His speech was primarily an exercise in pre-evangelism rather than direct evangelism, and had echoes of Paul’s methodology in his Areopagus address in Acts 17. However, Keller used a story about the remarkable way the Amish community responded to a mass school shooting to point clearly and unambiguously to Jesus, showing how their culture was based on “being saved by what Jesus had done.” He highlighted the bankruptcy of works-religion in contrast to the saving death and resurrection of Jesus in our place.

Finally, he ended with a not-too-veiled call to the politicians present to uphold religious liberty for Christians by continuing to allow them to be different, rather than forcing them to conform to the wider culture. Christians have been most beneficial to societies when they have kept their distinctness, their “saltiness.” This is an urgent issue in the UK, where the drive for “diversity” has sometimes seemed to privilege all communities except Christians.

Effect Going Forward

It’s to be hoped that many present were helped to see Christianity in a different light, and that by the power of the Holy Spirit they might be brought to new life in Christ. In a written statement after the event, Prime Minister Teresa May said, “The Christian gospel has transformed the United Kingdom, with its values and teachings helping to shape the laws, customs, and society of the country.”

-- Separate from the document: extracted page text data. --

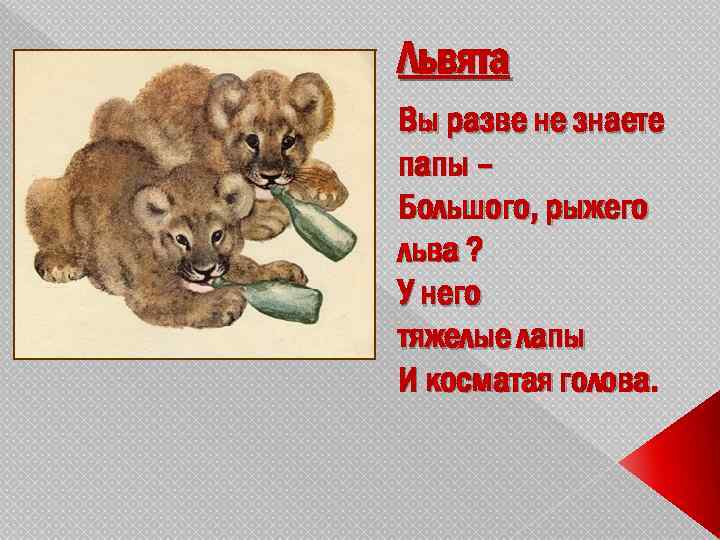 Львята

Вы разве не знаете папы –
Большого, рыжего льва ?
У него
тяжелые лапы
И косматая голова.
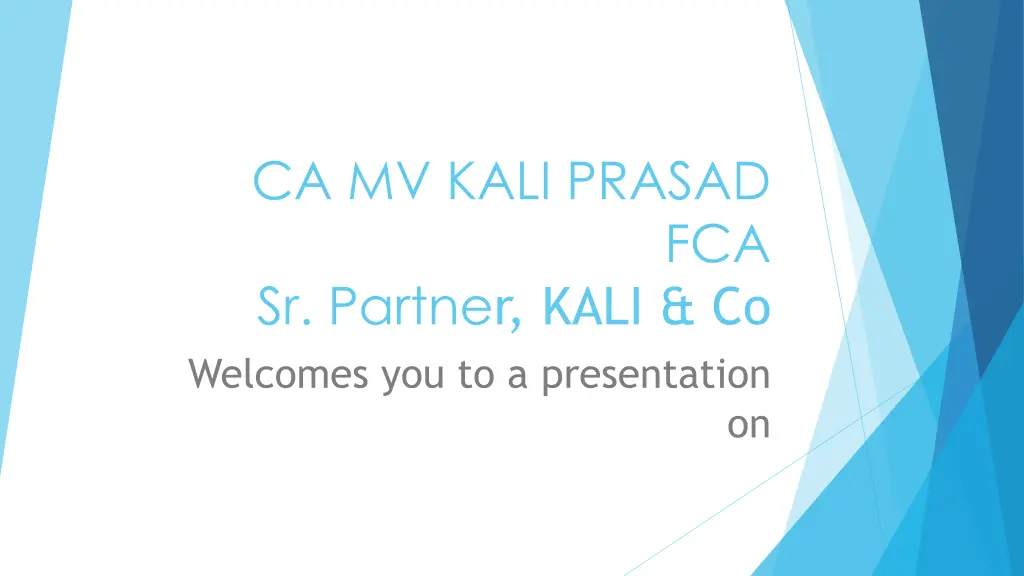 CA MV KALI PRASAD FCA
Sr. Partner, KALI & Co

Welcomes you to a presentation on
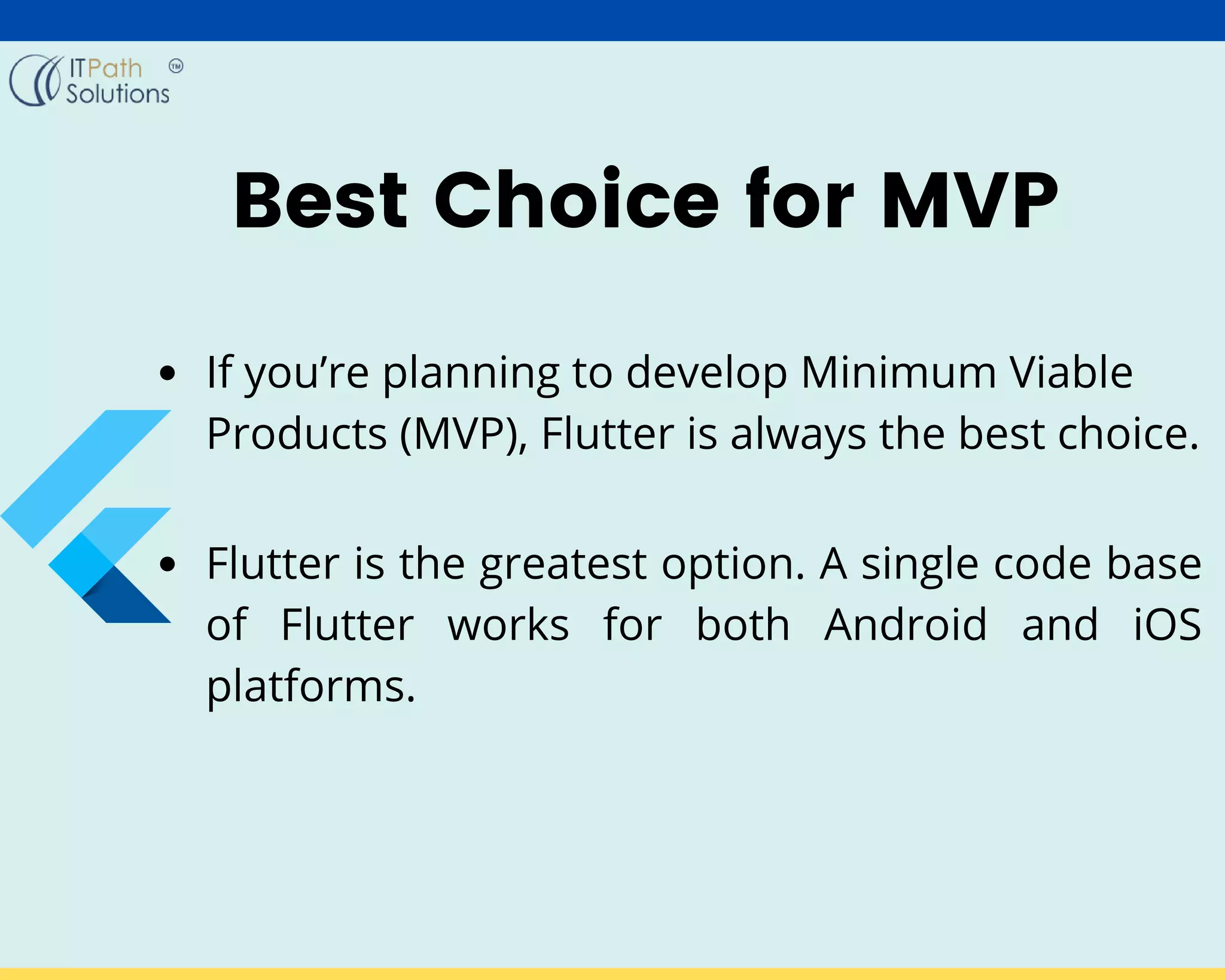 ITPath Solutions ™

Best Choice for MVP

• If you’re planning to develop Minimum Viable Products (MVP), Flutter is always the best choice.

• Flutter is the greatest option. A single code base of Flutter works for both Android and iOS platforms.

May added that the Prayer Breakfast was “an excellent opportunity both to celebrate Christians’ ongoing contribution to this country and to reflect on the role Christianity can play in contemporary public life,” and she urged those attending the annual event to continue their “engagement as Christians in public life for the common good of all.”

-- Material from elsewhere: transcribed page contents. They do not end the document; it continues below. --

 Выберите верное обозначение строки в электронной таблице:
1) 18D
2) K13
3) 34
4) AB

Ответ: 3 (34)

Keller made the striking observation that, because our culture believes moral values are socially constructed subjective preferences, when we have to engage with people who don’t share our values, all we can do is “yell” in anger and outrage. Tragically, this is exactly how many evangelicals have responded to secularism. But Keller has shown us a better way of gracious engagement. Jesus Christ calls us to a life of radical self-sacrifice and self-renunciation. We must take up our cross and follow him. Only if we retain our distinctive saltiness—in what we believe, how we live, and how we speak—can we influence our nation for good, commend the gospel we preach, and point people to the Savior we all need. This is relevant to all Western countries, including the United States.

Please do pray for us in Britain, that Keller’s ministry at the Parliamentary Prayer Breakfast will bear fruit, but more importantly that the small minority of evangelicals will heed his message and remain faithful.